When Has Life Emerged?
Life is old. The non-avian dinosaurs are perhaps the most famous extinct creatures, and they had their beginnings 250 million years ago. But life dates back much further.
Here is the estimated timeline of life’s evolution on Earth:
- modern humans emerged 0.2-0.3 million years ago.
- humans emerged 2 million years ago.
- apes emerged 50 million years ago.
- mammals emerged 210 million years ago,
- amphibians emerged 370 million years ago,
- multicellular emerged organisms 600 years million years ago,
- life itself emerged 3700 million years ago
Here are two of the prevailing hypothesis on the origin of life; the first one proposes that life emerged in deep oceans, and the latter proposes that life was planted on the earth by a colliding meteor or comet 3.7 billion years ago.

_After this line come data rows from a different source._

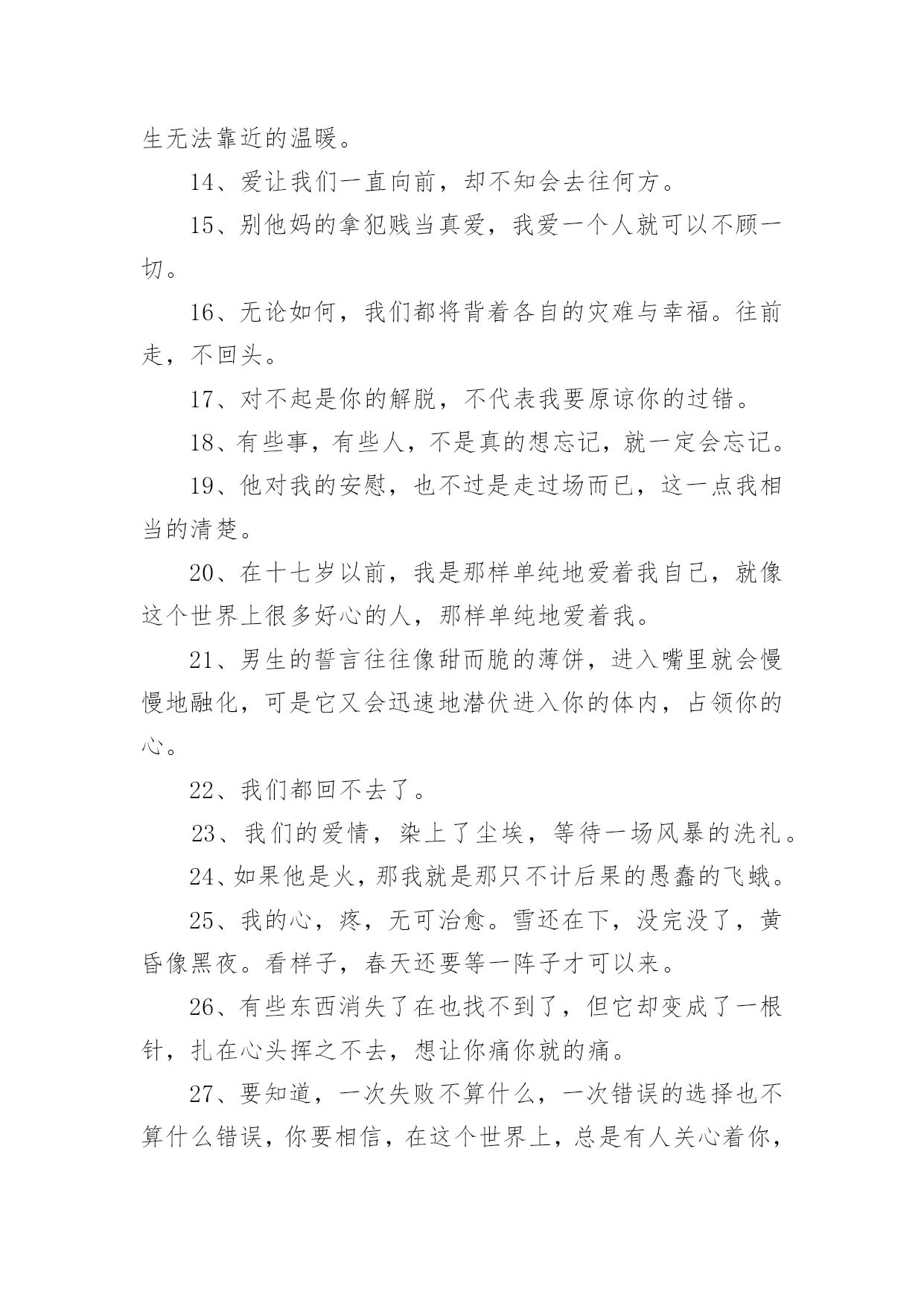 生无法靠近的温暖。

14、爱让我们一直向前，却不知会去往何方。

15、别他妈的拿犯贱当真爱，我爱一个人就可以不顾一切。

16、无论如何，我们都将背着各自的灾难与幸福。往前走，不回头。

17、对不起是你的解脱，不代表我要原谅你的过错。

18、有些事，有些人，不是真的想忘记，就一定会忘记。

19、他对我的安慰，也不过是走过场而已，这一点我相当的清楚。

20、在十七岁以前，我是那样单纯地爱着我自己，就像这个世界上很多好心的人，那样单纯地爱着我。

21、男生的誓言往往像甜而脆的薄饼，进入嘴里就会慢慢地融化，可是它又会迅速地潜伏进入你的体内，占领你的心。

22、我们都回不去了。

23、我们的爱情，染上了尘埃，等待一场风暴的洗礼。

24、如果他是火，那我就是那只不计后果的愚蠢的飞蛾。

25、我的心，疼，无可治愈。雪还在下，没完没了，黄昏像黑夜。看样子，春天还要等一阵子才可以来。

26、有些东西消失了在也找不到了，但它却变成了一根针，扎在心头挥之不去，想让你痛你就的痛。

27、要知道，一次失败不算什么，一次错误的选择也不算什么错误，你要相信，在这个世界上，总是有人关心着你，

Deep Hot Biosphere Hypothesis
If we assume that life formed on Earth – which seems reasonable, given that we have not yet found it anywhere else – then it must have done so in the billion years between Earth coming into being and the preservation of the oldest known fossils. Earth formed around 4.5 billion years ago, and the first known fossils are 3.7 years old, which means life began when the surface of Earth was hostile to life.
Deep Hot Biosphere Hypothesis was first proposed by astrophysicist Thomas Gold. The Hypothesis suggests that life first emerged a few kilometers below the surface of Earth under high pressure and temperature. These organisms are deep in the Earth in ‘micro-habitats’, and their food source is supplied thanks to out-gassing by the crust of the Earth.
The leading form of evidence for this hypothesis comes from the discovery of ‘nanobes’ (organisms that are smaller than bacteria but contain DNA) in deep rocks.
The main concept of Panspermia is that life, or the fundamental building blocks of life, exists throughout the universe. This hypothesis posits that life arrived on Earth by ‘piggy-backing’ on an asteroid, planetoid, or meteoroid. This ancestral form of life would have been delivered to Earth by the impact of the said meteoroid, planetoid, or asteroid with the surface of the Earth.
Panspermia Hypothesis bases itself on life existing on extrasolar bodies in a vacuum that travels through the universe. Therefore, this field of research requires a lot of investigation into extremophiles on Earth that can overcome challenges such as solar radiation exposure in a vacuum. One such organism is the tardigrade.
Tardigrades are an extremely interesting organism that has fossils dating back to 530 million years ago. They are important to the hypothesis of Panspermia because they have been shown to survive being exposed to absolute zero temperatures (−273 °C, which is the temperature in space). They can resist 1,000 times more radiation than any other animal known, and have been shown to survive without water for almost a decade. They are also the first animal shown to survive the vacuum of space
Is Evolution Theory About the Origin of Life?
While the evolution theory does encompass ideas and evidence regarding life’s origins, this is not the central focus of evolution theory.
The theory primarily deals with how life has changed after it has come into being. When one refers to the evolution theory as an established theory she means the evolution of life once it has materialized and not the materialization of life itself.
Darwin’s evolution theory is about the origin of species, which also happens to be the title he chose for his first book where he explained his theory in detail.